Text extract:
= = =

Datasets

sentence_transformers.datasets contains classes to organize your training input examples.

SentencesDataset

SentencesDataset is the main class to store training classes for training. For details, see training overview.

class sentence_transformers.datasets.SentencesDataset(examples: List[sentence_transformers.readers.InputExample.InputExample], model: <module 'sentence_transformers.SentenceTransformer' from 'd:\\dropbox\\doktor\\githubrepositories\\sentence-transformers\\sentence_transformers\\SentenceTransformer.py'>)

Dataset for smart batching, that is each batch is only padded to its longest sequence instead of padding all sequences to the max length. The SentenceBertEncoder.smart_batching_collate is required for this to work. SmartBatchingDataset does not work without it.

= = =

Given data:

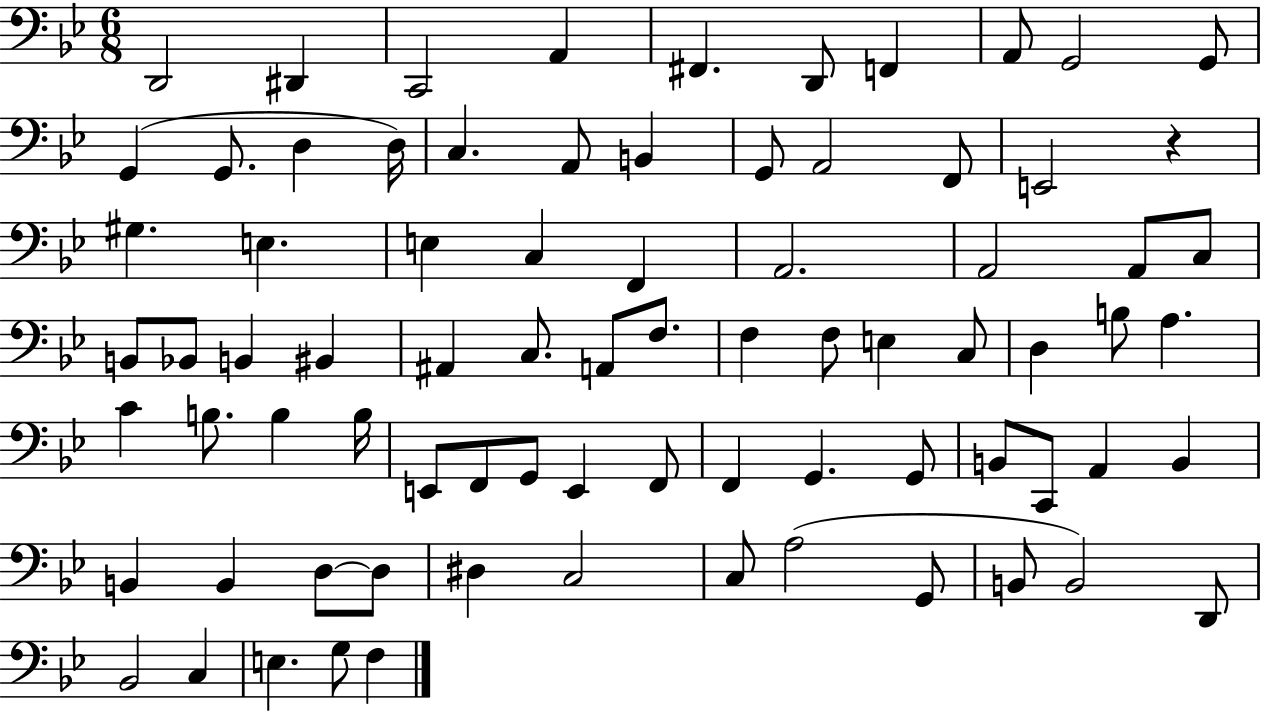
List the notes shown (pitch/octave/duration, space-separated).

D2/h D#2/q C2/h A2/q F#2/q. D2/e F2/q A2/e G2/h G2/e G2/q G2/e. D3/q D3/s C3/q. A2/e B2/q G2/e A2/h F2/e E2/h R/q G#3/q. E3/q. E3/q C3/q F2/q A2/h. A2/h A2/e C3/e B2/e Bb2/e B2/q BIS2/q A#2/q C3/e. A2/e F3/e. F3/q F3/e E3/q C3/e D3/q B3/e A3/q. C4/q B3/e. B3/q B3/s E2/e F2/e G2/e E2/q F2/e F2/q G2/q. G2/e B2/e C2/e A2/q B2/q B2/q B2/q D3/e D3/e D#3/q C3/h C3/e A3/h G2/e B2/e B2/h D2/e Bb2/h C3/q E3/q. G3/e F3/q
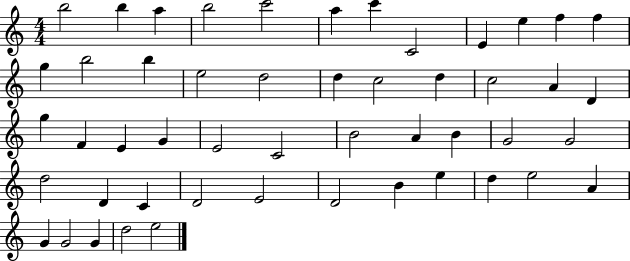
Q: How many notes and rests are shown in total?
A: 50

= = =

According to the Datasets page, which method must be present for smart batching to work?

SentenceBertEncoder.smart_batching_collate